Buenos Aires, dans la zone portuaire. Puerto Apache est un quartier squatté au début des années 2000, qui a tenté de s’organiser pour ne pas devenir bidonville mais qui s’est, malgré tous les efforts de quelques uns, enfoncé dans le désordre et la misère. Ses habitants se voient comme de vrais Portègnes tout en se sentant exclus d’une vie “normale”. C’est cette situation ambiguë que nous décrit Juan Martini, né en 1944, dont le roman La vie entière a été publié par Maurice Nadeau en 1998.
Puerto Apache est plus un documentaire qu’un roman. Il y a bien une intrigue, une enquête que mène le narrateur, enchaîné et torturé dans les premières pages, qui cherche à savoir qui est à l’origine de cette “punition”. Mais l’auteur s’intéresse davantage à la description de ce curieux quartier et à la vie quotidienne de ses habitants, pas vraiment bidonville, mais encore moins zone résidentielle. C’est une ancienne friche industrielle récupérée par un groupe de jeunes gens sinon politisés, du moins engagés pour lutter contre la misère qui, dans ces années 2000, a gagné une bonne partie de la société argentine. Ils se sont lancés dans cette aventure de réhabilitation d’une zone qui n’appartenait apparemment plus à personne et dont ils auraient pu faire un quartier tout à fait habitable.

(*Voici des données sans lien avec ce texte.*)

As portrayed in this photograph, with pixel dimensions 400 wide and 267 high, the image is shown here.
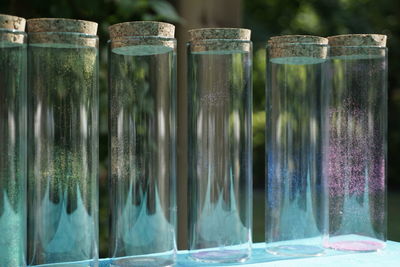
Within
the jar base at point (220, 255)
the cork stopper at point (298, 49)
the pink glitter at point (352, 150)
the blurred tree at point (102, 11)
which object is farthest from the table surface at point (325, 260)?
the blurred tree at point (102, 11)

Ce projet, enthousiasmant sur le papier, se révèle bancal une décennie plus tard et, s’il reste toujours un certain enthousiasme, c’est pourtant l’amertume qui domine. Tout avait été prévu, il y a un cinéma populaire et même un début de cimetière, mais les réalités matérielles ont peu à peu dévoré les grandes idées : pour survivre il faut parfois voler, dealer, flirter avec la vraie délinquance. C’est ce qui est arrivé au Rat, le narrateur. Son enquête avance plutôt lentement mais donne lieu à des rencontres qui permettent à l’auteur de nous faire partager des moments de la vie de ces oubliés de la société qui pourtant parviennent à exister par eux-mêmes malgré tous les obstacles.